Sunday, February 14, 2016

A valentine to the 20th century library

They’re shifting from books to technology; from book learning to hands-on learning; from individual pursuits to group activities; from knowledge acquisition to broader life skills—all for the sake of the 21st Century. No, I’m not talking about schools; I’m talking about libraries.

According to an article in Education World, libraries

are increasingly developing their own makerspaces, or areas designated for students to build and create. More and more frequently, libraries are investing in 3D printers and similar advanced technology that can help students engage each other through activities rooted in innovation.
According to EdTech Magazine, the increase of makerspaces in libraries is helping the library fit into the modern world. "While the value of time spent tinkering may not be immediately apparent to some, makerspace proponents say hands-on work helps students hone their critical-thinking and problem-solving abilities, all while encouraging them to collaborate with peers. With those competencies in their toolkit, students can more easily navigate the STEM education network and, eventually, the workplace,” EdTech Magazine says.
Nor do the similarities end here. Like schools, library are also assuming a broader social mission
Stroll onto the Waukegan Public Library's airy main floor and you'll see gaggles of people entranced at banks of computers or getting counseled for the Affordable Care Act enrollment process. Kids are upstairs on overstuffed chairs looking through graphic novels or playing make-believe in the children's resource room. And homeless people are warming their bones on a day when the mercury might not get above 2 degrees.
The books are, effectively, beside the point at an institution where the mission isn't merely to promote literacy, but to improve lives. "Demographics are shifting, and the perception of the library is shifting — if we don't shift along with it, we're at risk of no longer being relevant," said Carmen Patlan, the Waukegan library's community engagement manager. "As books and readers go online, people wonder if libraries will still exist. What will they be for?  
For me, the library is a (mostly) quiet place to get work done during my daughter’s art classes. Those at nearby tables appear to be using the library in a similar way, or to read library books or to listen to library music CDs (with head phones).
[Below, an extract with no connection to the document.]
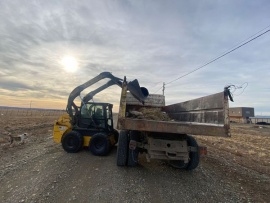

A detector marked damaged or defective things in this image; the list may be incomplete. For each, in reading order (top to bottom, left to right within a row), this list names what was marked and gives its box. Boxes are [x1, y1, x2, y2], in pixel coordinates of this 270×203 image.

rusty dump bed [117, 88, 231, 137]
But is all that really “relevant”?

According to one news source:
Those who run, study and design libraries said the buildings have kept their relevance by being places for people to meet, take part in programs and learn how to use the electronic devices that access the Internet.
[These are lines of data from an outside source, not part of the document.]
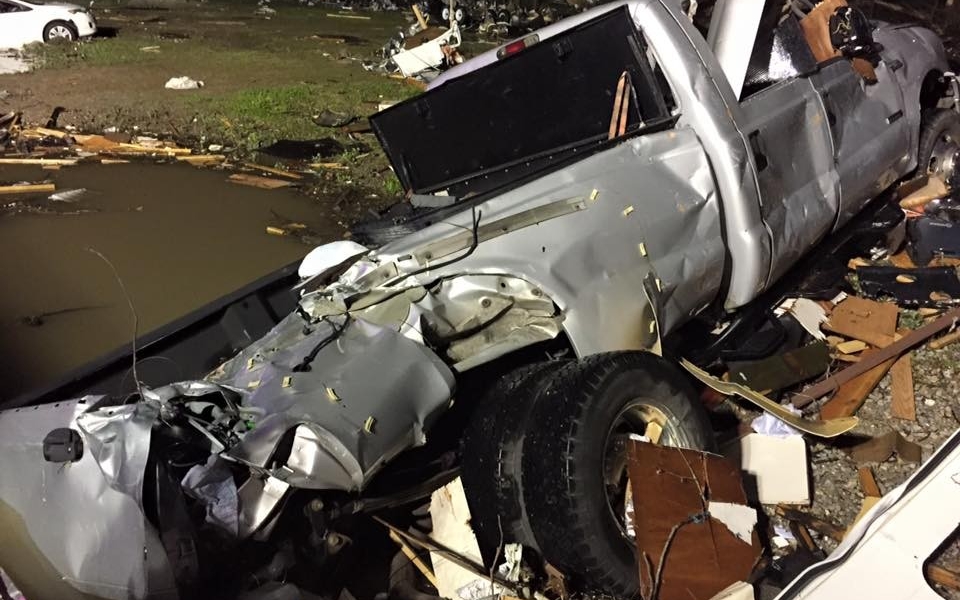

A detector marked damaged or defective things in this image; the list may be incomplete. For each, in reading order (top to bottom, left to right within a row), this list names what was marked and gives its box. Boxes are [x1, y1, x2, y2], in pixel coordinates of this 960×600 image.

broken lumber [227, 172, 290, 189]
torn metal panel [205, 314, 458, 492]
torn metal panel [680, 358, 860, 438]
broken lumber [788, 310, 960, 408]
broken lumber [888, 354, 920, 420]
torn metal panel [0, 398, 178, 600]
damaged building material [628, 438, 760, 600]
torn metal panel [776, 426, 960, 600]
Maybe few of us read books these days, and even fewer of us get the books we read from libraries. But there are still some people out there who relish the relative quiet of libraries—or at least of those sections of libraries that haven’t yet succumbed to the 21t century.


Niels Henrik Abel said...

Boy, do I hear you. I visit our local library on a weekly basis, and every time I go there I feel like I'm visiting the zoo - for all the reasons you mentioned, and more. We even get the unmitigated "joy" of listening to interruptions over the PA for this or that family literacy blah blah blah, etc. in English AND Spanish. There were the Obamacare navigators pushing their thing, last year there were volunteers providing free tax assistance (for some reason that was axed for this year), there are the homeless who hang out in the library and/or cafe (yes, the library has a cafe, too, owned/operated by a private contractor) in lieu of a warming shelter, and on and on....
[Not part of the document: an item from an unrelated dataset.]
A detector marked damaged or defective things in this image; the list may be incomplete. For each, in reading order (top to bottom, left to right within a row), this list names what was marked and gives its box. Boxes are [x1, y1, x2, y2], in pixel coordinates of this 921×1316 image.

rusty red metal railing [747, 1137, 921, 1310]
Whether these things are useful or not is not the question, I believe. We could argue about that all day long. But when I look at the line item on my property tax bill, it says "library" and not "community center." It's called "mission drift," and I don't think it's right to take public monies under one set of assumptions and devote them to other purposes.

Anonymous said...

I find this so sad. The library at the school where I work is more of a social lounge than an old-fashioned library. Kids lounge about and make a ton of noise, as they watch movies on their laptops and chat with each other. Very few kids read any of the books there, and I almost never see kids browsing the stacks.
I've always loved libraries precisely because they are quiet, peaceful places where I can read, write, and think, but I think my kind of library is becoming an endangered species. I think that the price of living in the 21st century is a high one: we give up quiet contemplation, we give up books, and we give up solitude. Instead we get constant group activities, distracting social media, and collaborative maker movements.

Anonymous said...

JPublic schools are outstanding examples of mission creep - far too much time and effort is being spent on non-academic stuff - and it isn't as if they are doing such a good job on academics that they should be taking on other stuff. I have no problem with communities using school facilities for other things - the facilities are there and it is efficient to maximize their usage - but school staff should not be involved. Schools should be academic only. Yes, I am excluding all non-academic extracurriculars, too; even sports (maybe especially sports), band etc. I consider debate, math team, literary mag/school paper to be academics.

Anonymous said...

It's bad enough they have ruined government schooling with "21st Century skills", or whatever that means. Now they are going after the libraries. Our local library, which I go to practically everyday, has a new section for 3D printing, and recording. I do not know what to make of it. When I am at the library I am there to read the paper, magazines, find and read books in a quiet comfortable environment. I have no problem with having computers for internet access. In fact, when my laptop was in the shop for repair, I used the computers to print out documents for my Toastmaster group for when I was club secretary. I just find that things have been taken over by fads.